◆ **Exercise brief**: In the kernel panic logging proposal below, which function do device drivers call to register their log-collecting callback?

[RFC 0/2] kernel: add support to collect hardware logs in panic

Fri Mar 2 05:22:45 PST 2018

Rahul Lakkireddy <rahul.lakkireddy at chelsio.com> writes:

> On production servers running variety of workloads over time, kernel
> panic can happen sporadically after days or even months. It is
> important to collect as much debug logs as possible to root cause
> and fix the problem, that may not be easy to reproduce. Snapshot of
> underlying hardware/firmware state (like register dump, firmware
> logs, adapter memory, etc.), at the time of kernel panic will be very
> helpful while debugging the culprit device driver.
>
> This series of patches add new generic framework that enable device
> drivers to collect device specific snapshot of the hardware/firmware
> state of the underlying device at the time of kernel panic. The
> collected logs are appended to vmcore along with details, such as
> start address and length of the logs, which are required for
> extraction during post-analysis.
>
> Device drivers can use crash_driver_dump_register() to register their
> callback that collects underlying device specific hardware/firmware
> logs during kernel panic (i.e. before booting into the second kernel).
> Drivers can unregister with crash_driver_dump_unregister().
>
> To extract the device specific hardware/firmware logs using crash:
>
> crash> help -D | grep DRIVERDUMP
> DRIVERDUMP=(cxgb4_0000:02:00.4, ffffb131090bd000, 37782968)
>
> crash> rd ffffb131090bd000 37782968 -r hardware.log
> 37782968 bytes copied from 0xffffb131090bd000 to hardware.log
>
> Patch 1 adds API to allow drivers to register callback to
> collect the device specific hardware/firmware logs.

◆ **Provided data**:
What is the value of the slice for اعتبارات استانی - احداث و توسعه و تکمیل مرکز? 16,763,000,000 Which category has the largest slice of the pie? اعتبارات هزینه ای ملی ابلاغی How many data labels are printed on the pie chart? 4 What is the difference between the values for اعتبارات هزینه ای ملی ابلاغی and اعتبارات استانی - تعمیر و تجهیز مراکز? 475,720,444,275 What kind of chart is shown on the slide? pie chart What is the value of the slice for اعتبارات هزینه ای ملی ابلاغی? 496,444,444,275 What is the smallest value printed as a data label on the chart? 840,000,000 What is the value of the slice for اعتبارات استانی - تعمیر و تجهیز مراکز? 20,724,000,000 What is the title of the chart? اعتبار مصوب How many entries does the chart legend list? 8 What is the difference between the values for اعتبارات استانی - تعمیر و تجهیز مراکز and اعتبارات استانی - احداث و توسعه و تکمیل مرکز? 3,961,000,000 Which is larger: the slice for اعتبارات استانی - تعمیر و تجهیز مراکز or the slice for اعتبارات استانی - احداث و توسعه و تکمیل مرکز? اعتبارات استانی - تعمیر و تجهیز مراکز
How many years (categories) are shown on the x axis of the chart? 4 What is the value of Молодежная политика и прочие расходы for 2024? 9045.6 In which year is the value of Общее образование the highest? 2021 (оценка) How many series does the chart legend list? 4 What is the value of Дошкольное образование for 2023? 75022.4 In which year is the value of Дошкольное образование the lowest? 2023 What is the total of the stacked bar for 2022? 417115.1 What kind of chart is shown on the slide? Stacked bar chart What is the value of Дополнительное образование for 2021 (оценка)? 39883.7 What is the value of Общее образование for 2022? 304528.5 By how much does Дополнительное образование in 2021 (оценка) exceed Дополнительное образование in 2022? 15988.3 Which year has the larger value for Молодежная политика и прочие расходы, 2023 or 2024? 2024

◆ **Exercise output**: crash_driver_dump_register()